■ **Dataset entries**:
* START *

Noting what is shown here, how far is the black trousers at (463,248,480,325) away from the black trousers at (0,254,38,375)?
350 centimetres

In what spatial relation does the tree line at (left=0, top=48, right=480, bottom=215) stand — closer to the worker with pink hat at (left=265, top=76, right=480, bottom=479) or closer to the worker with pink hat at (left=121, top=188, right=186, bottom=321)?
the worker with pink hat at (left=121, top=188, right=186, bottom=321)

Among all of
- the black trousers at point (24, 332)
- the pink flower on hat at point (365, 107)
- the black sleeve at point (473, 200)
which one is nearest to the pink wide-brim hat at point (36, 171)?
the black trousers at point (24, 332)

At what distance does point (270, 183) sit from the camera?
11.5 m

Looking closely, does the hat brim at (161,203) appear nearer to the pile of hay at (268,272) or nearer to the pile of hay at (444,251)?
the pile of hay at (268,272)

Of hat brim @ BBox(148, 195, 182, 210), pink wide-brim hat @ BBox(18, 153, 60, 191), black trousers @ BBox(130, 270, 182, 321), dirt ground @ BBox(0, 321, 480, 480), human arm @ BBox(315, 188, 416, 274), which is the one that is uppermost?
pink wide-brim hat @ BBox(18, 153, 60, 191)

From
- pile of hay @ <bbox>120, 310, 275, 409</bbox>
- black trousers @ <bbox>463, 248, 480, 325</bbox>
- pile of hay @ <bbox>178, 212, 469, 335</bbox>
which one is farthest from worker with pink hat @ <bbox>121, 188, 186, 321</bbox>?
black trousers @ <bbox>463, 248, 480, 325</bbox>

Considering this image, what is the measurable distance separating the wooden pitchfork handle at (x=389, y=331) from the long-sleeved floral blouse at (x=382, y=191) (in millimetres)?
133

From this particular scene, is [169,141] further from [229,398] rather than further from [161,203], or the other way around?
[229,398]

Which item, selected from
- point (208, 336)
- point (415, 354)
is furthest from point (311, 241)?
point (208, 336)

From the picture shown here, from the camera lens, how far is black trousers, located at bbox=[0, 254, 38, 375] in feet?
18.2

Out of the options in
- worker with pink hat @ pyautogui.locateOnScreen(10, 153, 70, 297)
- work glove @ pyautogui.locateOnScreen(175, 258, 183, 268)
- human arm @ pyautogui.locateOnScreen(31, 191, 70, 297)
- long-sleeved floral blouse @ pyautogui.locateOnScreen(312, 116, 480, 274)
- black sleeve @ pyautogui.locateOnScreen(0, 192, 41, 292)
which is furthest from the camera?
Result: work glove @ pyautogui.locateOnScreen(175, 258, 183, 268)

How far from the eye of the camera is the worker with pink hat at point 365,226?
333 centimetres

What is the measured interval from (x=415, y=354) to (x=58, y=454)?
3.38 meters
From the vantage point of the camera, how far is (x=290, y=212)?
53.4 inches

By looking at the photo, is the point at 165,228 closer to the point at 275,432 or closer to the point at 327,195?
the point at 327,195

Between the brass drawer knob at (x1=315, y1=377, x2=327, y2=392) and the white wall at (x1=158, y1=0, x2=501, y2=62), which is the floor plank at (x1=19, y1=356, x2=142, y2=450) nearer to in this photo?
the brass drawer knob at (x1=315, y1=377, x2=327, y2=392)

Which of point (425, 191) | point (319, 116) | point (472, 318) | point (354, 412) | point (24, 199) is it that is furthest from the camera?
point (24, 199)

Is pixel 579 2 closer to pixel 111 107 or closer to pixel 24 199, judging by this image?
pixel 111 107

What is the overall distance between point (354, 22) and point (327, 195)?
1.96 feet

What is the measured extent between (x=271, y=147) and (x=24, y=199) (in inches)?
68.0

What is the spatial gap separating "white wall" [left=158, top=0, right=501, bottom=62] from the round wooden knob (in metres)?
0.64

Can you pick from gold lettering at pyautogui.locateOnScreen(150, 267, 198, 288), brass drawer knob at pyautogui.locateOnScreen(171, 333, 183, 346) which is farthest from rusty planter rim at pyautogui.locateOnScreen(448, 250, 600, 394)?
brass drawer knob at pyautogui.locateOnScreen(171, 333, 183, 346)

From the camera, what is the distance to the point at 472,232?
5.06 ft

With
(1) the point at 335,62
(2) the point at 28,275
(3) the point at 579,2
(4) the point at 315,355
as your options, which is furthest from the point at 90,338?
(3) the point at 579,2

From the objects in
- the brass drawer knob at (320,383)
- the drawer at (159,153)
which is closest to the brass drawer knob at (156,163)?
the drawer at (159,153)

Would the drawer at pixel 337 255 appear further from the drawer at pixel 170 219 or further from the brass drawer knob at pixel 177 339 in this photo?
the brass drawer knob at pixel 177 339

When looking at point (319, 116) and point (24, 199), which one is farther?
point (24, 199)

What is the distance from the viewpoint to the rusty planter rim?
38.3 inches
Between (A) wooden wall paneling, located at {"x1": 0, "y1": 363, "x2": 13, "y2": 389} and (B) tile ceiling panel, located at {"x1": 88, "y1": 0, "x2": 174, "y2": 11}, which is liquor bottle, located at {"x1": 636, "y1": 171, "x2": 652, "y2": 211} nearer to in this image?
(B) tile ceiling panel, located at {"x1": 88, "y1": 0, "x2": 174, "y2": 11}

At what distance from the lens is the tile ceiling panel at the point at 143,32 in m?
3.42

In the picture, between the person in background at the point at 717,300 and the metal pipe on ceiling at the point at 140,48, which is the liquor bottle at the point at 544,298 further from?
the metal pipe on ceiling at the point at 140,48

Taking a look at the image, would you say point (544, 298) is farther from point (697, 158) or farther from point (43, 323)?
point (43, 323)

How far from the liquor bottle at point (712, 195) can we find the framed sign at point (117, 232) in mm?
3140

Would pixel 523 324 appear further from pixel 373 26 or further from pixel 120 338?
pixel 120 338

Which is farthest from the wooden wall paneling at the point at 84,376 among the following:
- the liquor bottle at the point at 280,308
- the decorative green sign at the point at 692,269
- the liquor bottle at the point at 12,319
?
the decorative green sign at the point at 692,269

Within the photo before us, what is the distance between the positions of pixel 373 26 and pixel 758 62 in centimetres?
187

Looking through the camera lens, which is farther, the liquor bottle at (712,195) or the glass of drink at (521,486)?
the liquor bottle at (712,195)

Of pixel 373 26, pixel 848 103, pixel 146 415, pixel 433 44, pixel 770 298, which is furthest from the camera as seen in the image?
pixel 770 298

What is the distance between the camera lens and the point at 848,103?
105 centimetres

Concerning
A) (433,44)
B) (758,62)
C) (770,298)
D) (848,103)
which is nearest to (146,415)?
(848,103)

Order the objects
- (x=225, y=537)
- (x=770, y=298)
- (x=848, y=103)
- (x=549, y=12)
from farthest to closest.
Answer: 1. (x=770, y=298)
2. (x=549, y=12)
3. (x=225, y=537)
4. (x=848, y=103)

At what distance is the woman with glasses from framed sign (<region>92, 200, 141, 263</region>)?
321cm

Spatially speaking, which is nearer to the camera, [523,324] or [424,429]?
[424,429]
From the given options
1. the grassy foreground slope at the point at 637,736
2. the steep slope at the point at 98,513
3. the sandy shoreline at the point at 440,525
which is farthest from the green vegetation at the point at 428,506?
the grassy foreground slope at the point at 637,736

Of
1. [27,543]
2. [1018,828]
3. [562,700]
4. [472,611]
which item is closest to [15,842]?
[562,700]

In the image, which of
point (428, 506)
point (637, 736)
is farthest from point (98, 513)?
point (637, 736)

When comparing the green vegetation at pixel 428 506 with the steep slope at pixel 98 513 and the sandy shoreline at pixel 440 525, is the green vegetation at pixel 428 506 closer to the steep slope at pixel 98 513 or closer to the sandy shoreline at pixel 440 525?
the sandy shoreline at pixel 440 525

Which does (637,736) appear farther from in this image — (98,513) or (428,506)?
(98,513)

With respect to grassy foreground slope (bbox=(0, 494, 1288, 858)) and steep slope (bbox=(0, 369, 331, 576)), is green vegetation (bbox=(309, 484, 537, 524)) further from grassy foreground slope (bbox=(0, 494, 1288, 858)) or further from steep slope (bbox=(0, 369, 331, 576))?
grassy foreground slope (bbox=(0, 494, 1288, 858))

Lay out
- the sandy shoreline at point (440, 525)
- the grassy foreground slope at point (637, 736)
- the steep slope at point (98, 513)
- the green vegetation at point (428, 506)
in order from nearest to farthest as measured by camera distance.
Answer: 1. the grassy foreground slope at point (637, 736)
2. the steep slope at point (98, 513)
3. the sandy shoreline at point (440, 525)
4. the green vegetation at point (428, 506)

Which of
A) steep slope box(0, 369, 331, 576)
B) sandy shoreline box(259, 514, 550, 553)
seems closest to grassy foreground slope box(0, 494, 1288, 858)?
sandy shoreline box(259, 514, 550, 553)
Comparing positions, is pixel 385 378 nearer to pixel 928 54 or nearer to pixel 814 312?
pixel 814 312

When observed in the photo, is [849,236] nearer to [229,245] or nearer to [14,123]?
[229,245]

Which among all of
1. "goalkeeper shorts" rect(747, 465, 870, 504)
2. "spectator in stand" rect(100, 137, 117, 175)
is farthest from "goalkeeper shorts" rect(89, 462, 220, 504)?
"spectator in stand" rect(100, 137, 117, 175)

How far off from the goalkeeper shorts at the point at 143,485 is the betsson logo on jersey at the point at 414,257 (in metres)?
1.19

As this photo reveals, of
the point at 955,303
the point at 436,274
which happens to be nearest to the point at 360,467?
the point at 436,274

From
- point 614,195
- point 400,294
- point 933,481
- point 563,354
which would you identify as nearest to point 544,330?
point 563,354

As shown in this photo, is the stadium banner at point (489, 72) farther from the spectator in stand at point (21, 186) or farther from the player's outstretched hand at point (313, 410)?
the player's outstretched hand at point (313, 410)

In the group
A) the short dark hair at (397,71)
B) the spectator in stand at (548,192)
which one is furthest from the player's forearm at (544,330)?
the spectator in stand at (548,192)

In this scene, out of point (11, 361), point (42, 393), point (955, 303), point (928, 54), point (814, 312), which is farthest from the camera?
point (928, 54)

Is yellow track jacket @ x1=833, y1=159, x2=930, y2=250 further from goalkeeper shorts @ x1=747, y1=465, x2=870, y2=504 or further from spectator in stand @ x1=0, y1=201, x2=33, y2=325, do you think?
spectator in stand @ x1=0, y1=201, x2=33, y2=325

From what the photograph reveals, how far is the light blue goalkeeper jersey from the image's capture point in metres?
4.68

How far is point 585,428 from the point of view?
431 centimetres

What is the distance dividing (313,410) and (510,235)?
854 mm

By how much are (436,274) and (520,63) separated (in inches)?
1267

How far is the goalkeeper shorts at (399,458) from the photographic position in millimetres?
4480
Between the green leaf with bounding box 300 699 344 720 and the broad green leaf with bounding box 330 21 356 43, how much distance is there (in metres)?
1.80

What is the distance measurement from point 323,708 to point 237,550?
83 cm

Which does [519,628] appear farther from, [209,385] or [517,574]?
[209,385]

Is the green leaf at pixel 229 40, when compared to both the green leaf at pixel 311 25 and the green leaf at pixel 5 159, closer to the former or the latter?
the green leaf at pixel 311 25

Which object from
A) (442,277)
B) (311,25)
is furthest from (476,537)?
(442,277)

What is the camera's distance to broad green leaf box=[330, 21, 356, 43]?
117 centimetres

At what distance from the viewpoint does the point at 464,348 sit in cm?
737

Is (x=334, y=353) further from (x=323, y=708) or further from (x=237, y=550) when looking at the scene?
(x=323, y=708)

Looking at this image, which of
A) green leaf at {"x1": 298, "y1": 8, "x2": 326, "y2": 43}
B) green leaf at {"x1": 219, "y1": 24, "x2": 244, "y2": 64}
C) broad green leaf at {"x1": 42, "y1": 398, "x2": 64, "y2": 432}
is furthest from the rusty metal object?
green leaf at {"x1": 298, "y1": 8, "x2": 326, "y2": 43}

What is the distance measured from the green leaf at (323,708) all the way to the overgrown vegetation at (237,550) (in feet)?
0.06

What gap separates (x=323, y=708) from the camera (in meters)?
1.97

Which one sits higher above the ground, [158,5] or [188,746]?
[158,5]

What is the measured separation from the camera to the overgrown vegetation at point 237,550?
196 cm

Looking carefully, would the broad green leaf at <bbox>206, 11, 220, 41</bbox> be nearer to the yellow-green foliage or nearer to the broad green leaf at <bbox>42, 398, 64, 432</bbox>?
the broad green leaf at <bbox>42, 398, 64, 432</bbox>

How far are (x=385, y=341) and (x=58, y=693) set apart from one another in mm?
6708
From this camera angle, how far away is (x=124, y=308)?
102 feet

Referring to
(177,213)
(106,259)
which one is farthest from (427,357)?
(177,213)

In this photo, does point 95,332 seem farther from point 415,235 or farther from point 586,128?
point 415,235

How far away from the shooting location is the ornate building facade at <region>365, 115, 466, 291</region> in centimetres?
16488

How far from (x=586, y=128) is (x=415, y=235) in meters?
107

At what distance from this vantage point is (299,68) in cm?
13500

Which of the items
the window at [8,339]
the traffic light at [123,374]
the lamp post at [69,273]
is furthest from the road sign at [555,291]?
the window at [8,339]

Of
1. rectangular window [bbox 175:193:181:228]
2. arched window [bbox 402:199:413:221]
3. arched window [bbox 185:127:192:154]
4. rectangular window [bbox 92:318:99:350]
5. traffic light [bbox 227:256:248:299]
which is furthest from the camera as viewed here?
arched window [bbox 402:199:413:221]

* END *

■ **Description of the task**: Rewrite the stretch of rows from the line containing "From this camera" through the end of the rows, changing "furthest" to "farthest" and leaving everything else the same.

■ **Written answer**:
From this camera angle, how far away is (x=124, y=308)?
102 feet

Referring to
(177,213)
(106,259)
which one is farthest from (427,357)?
(177,213)

In this photo, does point 95,332 seem farther from point 415,235 or farther from point 586,128?
point 415,235

How far away from the shooting location is the ornate building facade at <region>365, 115, 466, 291</region> in centimetres?
16488

How far from (x=586, y=128) is (x=415, y=235) in meters?
107

At what distance from this vantage point is (299,68) in cm?
13500

Which of the items
the window at [8,339]
the traffic light at [123,374]
the lamp post at [69,273]
is farthest from the road sign at [555,291]?
the window at [8,339]

Of
1. rectangular window [bbox 175:193:181:228]
2. arched window [bbox 402:199:413:221]
3. arched window [bbox 185:127:192:154]
4. rectangular window [bbox 92:318:99:350]
5. traffic light [bbox 227:256:248:299]
which is farthest from the camera as viewed here?
arched window [bbox 402:199:413:221]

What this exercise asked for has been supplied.